Lecture 13: Energy Generation in Stars

Key Ideas:

• Energy generation in stars:
  • Nuclear Fusion in the core.
  • Controlled by a Hydrostatic "thermostat".

Putting Stars Together

• Law of Gravity
• Equation of State ("gas law")
• Principle of Hydrostatic Equilibrium
• Source of Energy (e.g., Nuclear Fusion)
• Way to transport that energy to the surface.

Hydrostatic Equilibrium

• If Pressure dominates, the star expands.
• If Gravity dominates, the star contracts.

Sets up a Core-Envelope Structure:

• Hot, dense, compact core.
• Cooler, low-density, extended envelope.

Energy Generation

To stay hot stars must make up for the energy lost by shining.

Energy sources available:

• Gravitational Contraction (Kelvin-Helmholtz)
• Nuclear Fusion in the hot core.

Main-Sequence Stars

Generate energy by fusion of 4 ¹H into 1 ⁴He.

There are two nuclear reaction paths by which a star might accomplish this fusion:

Proton-Proton Chain:

• Relies on proton-proton reactions
• Efficient at low core Temperature (T_C<18M K)

CNO Cycle:

• Carbon acts as a catalyst
• Efficient at high core Temperature (T_C>18M K)

Proton-Proton Chain:

Note that you use 6 protons in all, and end up with 1 ⁴He nucleus and 2 protons at the end, for a net conversion of 4 protons into 1 Helium, with the release of energy as gamma-ray photons, neutrinos, and postirons.

CNO Cycle:

Note that you start with one ¹²C nucleus in step one, and add 4 protons during steps 1, 3, 4, and 6, ending up with the ¹²C nucleus back at the end with the ⁴He nucleus.

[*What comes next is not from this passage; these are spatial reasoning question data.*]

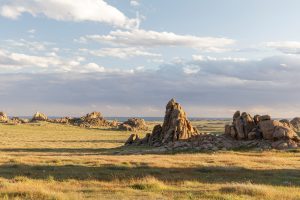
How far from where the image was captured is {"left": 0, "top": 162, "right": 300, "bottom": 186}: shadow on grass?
1252 inches

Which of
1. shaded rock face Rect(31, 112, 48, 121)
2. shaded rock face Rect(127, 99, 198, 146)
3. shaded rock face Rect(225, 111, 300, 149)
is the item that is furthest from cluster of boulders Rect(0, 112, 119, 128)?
shaded rock face Rect(225, 111, 300, 149)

The result is a net conversion of 4 protons into 1 Helium nucleus, with a release of energy in the form of gamma-ray photons, neutrinos, and positrons.

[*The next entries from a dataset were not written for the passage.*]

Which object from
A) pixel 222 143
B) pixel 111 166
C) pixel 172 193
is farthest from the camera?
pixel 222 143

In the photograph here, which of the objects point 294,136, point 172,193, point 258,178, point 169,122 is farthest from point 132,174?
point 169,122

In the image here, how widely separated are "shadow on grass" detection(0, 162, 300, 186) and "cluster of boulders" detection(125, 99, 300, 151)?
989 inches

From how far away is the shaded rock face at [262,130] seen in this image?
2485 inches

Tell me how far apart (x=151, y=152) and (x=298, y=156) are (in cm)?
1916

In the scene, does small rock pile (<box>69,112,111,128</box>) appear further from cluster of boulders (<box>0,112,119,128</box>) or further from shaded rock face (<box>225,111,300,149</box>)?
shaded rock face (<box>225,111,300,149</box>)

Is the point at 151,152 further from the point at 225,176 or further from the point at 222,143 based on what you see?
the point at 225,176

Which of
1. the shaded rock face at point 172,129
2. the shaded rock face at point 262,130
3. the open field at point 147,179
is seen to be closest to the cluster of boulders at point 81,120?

Because ¹²C is not consumed by this process (it goes in & comes out at the end), we say that it acts as a catalyst for the nuclear reaction.

Because Carbon and Nitrogen have 6 and 7 protons, respectively, in order to overcome the repulsion of all these positive charges the protons must be moving fairly fast. This is why the CNO cycle occurs at higher temperatures than the P-P chain.

Controlled Nuclear Fusion

• Higher Core Temperature = More Fusion
• Energy Generation Rate of PP Chain ~ T⁴
• Energy Generation Rate of CNO Cycle ~ T¹⁸

BUT,

• More fusion makes the core hotter,
• Hotter core leads to even more fusion, …

So why doesn't it runaway and blow up like a Hydrogen Bomb?

Hydrostatic Thermostat

• core heats up.
• pressure increases & core expands.
• expansion cools core, slowing fusion reactions.

If fusion reactions run too slow:

• core cools down.
• pressure drops & gravity contracts the core.
• contraction heats core, increasing fusion.

Summary:

• Nuclear Fusion in the core.
• Controlled by a Hydrostatic "thermostat".